Oooh, man. I'm sorry, but you need to get down off the roof and re-group. I think you have the sheathing turned the wrong way. Plywood and OSB (ORIENTED strand board) have more strength in one direction than the other. 

4x8 panels are laid with the 8' side parallel to the ground with the 4' side landing on a rafter/truss. "H" clips are called for in some instances between rafters along the 8' side and help maintain proper spacing for expansion and contraction. 

Tear that mess off before you go any further and someone gets hurt falling through it.

edit: see housegsx's picture below for a stagger example.


----------



## housegsx (Oct 21, 2010)

You would use sheathing clips. H-clips.


----------



## amakarevic (Apr 12, 2007)

seeyou said:


> I think you have the sheathing turned the wrong way. Plywood and OSB (ORIENTED strand board) have more strength in one direction than the other.


which side goes inside and which goes out ?


----------



## seeyou (Dec 12, 2008)

amakarevic said:


> which side goes inside and which goes out ?


Usually doesn't matter. I like to put the rougher side up for less chance of slipping when walking on it. . 

It does need to be oriented with the 4' dimension parallel to the rafters and the 8' dimension perpendicular to the rafters.


----------



## amakarevic (Apr 12, 2007)

seeyou said:


> Usually doesn't matter.
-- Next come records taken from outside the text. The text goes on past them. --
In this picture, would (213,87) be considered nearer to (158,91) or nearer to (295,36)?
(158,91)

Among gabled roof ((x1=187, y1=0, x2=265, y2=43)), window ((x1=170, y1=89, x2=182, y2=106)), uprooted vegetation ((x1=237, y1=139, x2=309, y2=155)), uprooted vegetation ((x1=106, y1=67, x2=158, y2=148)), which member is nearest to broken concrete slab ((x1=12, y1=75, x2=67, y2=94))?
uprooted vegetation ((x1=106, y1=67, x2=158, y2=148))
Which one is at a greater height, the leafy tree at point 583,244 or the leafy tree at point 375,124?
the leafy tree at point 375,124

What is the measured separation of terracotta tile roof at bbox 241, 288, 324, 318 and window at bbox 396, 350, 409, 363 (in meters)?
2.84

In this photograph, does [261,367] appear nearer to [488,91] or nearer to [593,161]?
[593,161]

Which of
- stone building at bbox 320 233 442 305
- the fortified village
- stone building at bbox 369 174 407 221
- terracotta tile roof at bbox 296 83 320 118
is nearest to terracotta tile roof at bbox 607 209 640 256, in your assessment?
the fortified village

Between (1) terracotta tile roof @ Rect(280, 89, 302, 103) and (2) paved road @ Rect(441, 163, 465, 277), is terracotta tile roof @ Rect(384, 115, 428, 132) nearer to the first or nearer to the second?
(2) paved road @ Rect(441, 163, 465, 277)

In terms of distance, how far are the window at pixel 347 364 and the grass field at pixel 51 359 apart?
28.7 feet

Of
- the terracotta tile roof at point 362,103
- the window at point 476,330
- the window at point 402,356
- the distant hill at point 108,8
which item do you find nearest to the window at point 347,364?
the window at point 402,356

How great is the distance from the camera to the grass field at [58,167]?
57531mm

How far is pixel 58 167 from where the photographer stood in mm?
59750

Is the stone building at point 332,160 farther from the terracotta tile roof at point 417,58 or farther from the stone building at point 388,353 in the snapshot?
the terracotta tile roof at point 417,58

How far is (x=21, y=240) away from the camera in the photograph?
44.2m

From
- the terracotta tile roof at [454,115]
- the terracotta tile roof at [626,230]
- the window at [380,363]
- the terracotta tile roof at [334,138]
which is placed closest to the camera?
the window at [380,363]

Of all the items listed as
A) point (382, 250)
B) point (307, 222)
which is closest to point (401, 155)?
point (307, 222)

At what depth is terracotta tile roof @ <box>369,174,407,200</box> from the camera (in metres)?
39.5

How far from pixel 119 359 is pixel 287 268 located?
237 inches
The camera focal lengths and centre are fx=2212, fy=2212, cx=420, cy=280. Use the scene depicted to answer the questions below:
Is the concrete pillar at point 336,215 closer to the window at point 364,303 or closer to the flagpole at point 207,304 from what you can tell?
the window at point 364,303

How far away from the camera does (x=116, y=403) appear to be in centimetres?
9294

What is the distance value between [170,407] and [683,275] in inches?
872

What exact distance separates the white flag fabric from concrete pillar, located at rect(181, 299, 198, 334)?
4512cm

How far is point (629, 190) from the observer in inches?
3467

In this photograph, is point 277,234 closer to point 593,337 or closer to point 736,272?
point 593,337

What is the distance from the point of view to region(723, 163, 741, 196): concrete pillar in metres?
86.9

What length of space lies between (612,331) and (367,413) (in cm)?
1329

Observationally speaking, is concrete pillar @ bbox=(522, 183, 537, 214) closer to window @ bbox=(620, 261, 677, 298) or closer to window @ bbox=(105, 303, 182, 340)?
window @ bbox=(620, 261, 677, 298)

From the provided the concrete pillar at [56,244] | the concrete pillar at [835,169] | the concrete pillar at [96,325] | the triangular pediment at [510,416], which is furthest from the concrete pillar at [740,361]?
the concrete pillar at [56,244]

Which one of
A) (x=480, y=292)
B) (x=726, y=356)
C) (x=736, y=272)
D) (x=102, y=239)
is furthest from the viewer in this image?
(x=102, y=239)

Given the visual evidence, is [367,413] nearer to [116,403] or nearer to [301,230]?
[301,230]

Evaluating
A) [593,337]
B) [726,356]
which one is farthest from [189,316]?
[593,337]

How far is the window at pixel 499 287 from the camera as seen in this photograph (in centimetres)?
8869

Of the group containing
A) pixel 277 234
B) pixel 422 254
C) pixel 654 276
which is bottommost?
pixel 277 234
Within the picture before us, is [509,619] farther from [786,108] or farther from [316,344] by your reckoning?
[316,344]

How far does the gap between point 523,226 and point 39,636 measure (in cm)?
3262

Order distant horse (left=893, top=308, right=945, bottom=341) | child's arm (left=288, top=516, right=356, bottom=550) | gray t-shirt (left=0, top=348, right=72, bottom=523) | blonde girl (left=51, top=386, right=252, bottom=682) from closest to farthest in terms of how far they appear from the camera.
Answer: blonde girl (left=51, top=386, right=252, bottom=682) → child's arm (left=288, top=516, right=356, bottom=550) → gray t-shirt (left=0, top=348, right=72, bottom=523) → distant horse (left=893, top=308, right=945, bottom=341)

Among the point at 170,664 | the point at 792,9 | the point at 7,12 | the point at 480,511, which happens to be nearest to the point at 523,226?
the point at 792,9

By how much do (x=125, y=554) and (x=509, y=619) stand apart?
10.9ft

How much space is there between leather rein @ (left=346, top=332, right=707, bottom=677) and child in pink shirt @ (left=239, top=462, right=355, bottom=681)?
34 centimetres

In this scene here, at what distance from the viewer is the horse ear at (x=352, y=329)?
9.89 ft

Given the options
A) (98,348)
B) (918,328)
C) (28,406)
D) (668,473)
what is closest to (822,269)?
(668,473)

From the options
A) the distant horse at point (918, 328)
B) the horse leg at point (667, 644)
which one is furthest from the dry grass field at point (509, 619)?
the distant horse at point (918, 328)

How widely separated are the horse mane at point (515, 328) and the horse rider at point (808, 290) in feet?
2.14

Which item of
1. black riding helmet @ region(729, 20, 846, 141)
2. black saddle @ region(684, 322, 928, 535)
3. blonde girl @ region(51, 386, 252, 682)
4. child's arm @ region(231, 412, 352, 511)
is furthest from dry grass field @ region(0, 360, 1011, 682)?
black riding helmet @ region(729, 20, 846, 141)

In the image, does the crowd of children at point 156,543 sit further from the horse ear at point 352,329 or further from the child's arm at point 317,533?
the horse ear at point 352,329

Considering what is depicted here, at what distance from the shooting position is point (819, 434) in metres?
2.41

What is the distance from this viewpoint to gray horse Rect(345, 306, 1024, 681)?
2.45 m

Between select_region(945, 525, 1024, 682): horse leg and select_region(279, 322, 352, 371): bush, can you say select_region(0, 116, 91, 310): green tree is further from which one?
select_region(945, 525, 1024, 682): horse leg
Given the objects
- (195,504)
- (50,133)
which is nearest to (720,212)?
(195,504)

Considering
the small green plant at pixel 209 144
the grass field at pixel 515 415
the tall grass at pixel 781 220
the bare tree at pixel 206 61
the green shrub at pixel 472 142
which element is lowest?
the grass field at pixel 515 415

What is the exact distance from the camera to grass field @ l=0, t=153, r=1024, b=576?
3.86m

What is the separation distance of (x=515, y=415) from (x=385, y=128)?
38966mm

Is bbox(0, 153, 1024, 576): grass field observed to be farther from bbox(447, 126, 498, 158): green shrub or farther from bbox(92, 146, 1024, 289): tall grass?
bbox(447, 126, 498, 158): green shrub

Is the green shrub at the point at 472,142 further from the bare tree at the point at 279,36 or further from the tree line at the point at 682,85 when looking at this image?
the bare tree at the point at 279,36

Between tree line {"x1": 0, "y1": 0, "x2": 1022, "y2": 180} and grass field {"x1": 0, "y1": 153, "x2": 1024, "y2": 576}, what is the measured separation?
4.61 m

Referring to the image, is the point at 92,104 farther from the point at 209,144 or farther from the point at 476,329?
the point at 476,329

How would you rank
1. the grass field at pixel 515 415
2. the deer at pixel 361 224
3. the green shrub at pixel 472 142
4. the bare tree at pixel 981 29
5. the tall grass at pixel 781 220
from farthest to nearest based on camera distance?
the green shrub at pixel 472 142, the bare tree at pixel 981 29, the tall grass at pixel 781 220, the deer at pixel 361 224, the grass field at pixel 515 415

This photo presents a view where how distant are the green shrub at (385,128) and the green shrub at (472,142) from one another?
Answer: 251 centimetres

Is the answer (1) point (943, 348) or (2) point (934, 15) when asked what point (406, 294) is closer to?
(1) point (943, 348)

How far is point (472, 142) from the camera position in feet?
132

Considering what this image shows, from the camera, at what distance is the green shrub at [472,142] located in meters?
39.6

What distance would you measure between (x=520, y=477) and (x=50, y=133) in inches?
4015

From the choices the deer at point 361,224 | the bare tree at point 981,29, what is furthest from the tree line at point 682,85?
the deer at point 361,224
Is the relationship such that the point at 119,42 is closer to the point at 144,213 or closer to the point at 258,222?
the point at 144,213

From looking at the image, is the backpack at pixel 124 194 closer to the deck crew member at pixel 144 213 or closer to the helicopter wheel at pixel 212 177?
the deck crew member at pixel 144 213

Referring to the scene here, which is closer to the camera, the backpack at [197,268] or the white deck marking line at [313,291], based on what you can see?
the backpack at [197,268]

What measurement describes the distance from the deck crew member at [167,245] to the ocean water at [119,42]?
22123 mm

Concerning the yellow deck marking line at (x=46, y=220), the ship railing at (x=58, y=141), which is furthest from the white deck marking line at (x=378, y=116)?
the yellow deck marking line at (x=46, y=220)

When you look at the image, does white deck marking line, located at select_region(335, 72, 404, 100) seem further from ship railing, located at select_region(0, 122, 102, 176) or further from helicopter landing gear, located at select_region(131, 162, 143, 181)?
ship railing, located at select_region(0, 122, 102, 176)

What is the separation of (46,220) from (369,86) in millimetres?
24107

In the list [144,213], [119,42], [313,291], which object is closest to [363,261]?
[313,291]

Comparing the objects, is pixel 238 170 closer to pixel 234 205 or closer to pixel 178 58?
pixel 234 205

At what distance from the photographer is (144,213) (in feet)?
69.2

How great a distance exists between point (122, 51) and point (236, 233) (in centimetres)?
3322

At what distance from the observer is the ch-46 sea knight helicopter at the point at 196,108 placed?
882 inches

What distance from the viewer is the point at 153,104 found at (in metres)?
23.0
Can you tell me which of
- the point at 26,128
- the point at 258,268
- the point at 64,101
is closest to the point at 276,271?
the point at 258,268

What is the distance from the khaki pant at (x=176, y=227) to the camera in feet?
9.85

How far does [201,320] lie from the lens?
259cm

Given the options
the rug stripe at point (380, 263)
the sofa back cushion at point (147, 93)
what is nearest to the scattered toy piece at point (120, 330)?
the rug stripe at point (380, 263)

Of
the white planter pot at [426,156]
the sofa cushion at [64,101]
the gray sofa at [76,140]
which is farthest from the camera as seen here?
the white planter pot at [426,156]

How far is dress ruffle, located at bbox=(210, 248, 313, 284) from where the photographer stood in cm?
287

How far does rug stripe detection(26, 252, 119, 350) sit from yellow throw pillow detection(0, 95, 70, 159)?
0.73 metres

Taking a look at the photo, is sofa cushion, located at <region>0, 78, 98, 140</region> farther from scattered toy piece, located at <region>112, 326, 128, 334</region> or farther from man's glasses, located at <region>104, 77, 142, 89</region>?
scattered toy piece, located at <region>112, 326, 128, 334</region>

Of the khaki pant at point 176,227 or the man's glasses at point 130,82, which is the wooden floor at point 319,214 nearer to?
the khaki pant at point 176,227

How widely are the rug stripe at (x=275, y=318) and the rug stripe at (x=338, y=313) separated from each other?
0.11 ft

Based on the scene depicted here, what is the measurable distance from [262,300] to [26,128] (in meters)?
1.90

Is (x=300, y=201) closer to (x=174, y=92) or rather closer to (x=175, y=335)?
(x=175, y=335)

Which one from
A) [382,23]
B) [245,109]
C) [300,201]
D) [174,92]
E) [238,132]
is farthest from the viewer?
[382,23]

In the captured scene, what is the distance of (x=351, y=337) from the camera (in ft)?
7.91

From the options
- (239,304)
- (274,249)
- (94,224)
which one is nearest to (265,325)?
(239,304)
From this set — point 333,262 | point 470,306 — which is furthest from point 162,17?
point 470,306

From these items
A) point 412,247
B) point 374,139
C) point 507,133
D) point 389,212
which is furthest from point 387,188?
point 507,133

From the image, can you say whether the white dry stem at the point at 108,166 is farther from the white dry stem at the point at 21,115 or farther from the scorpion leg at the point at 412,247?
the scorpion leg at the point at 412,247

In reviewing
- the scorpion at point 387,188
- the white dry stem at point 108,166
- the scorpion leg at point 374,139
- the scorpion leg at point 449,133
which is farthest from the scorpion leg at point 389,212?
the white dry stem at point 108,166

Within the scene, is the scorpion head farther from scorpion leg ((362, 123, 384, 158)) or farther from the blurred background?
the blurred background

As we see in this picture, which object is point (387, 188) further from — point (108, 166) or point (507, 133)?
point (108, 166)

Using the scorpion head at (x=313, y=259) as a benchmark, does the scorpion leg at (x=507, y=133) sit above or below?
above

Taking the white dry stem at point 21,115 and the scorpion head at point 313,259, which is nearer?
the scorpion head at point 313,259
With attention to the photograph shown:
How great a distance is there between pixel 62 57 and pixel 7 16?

I like to put the rougher side up for less chance of slipping when walking on it. .
> 
> It does need to be oriented with the 4' dimension parallel to the rafters and the 8' dimension perpendicular to the rafters.


but you told me that it does matter above...

OK, i do have the 4 side parallel to the rafters and the 8 side perpendicular but doing it like that you will inevitably have a seam perpendicular to the rafters, unless your rafters are 4" or shorter. but i don't have H brackets in between panels. i would think if i use connectors on the inside to reinforce the seam, it would suffice.

so then i shouldn't have to tear the whole roof, just the end where the + incorrect joint is and trim the other side to the first next rafter and then cover the rest.


----------



## seeyou (Dec 12, 2008)

amakarevic;610026[B said:


> ][/b]*but you told me that it does matter above...*
> 
> OK, i do have the 4 side parallel to the rafters and the 8 side perpendicular but doing it like that *you will inevitably have a seam perpendicular to the rafters,* unless your rafters are 4" or shorter. but i don't have H brackets in between panels. i would think if i use connectors on the inside to reinforce the seam, it would suffice.
> 
> so then i shouldn't have to tear the whole roof, just the end where the + incorrect joint is and trim the other side to the first next rafter and then cover the rest.


No I didn't - apparently you miss-understood.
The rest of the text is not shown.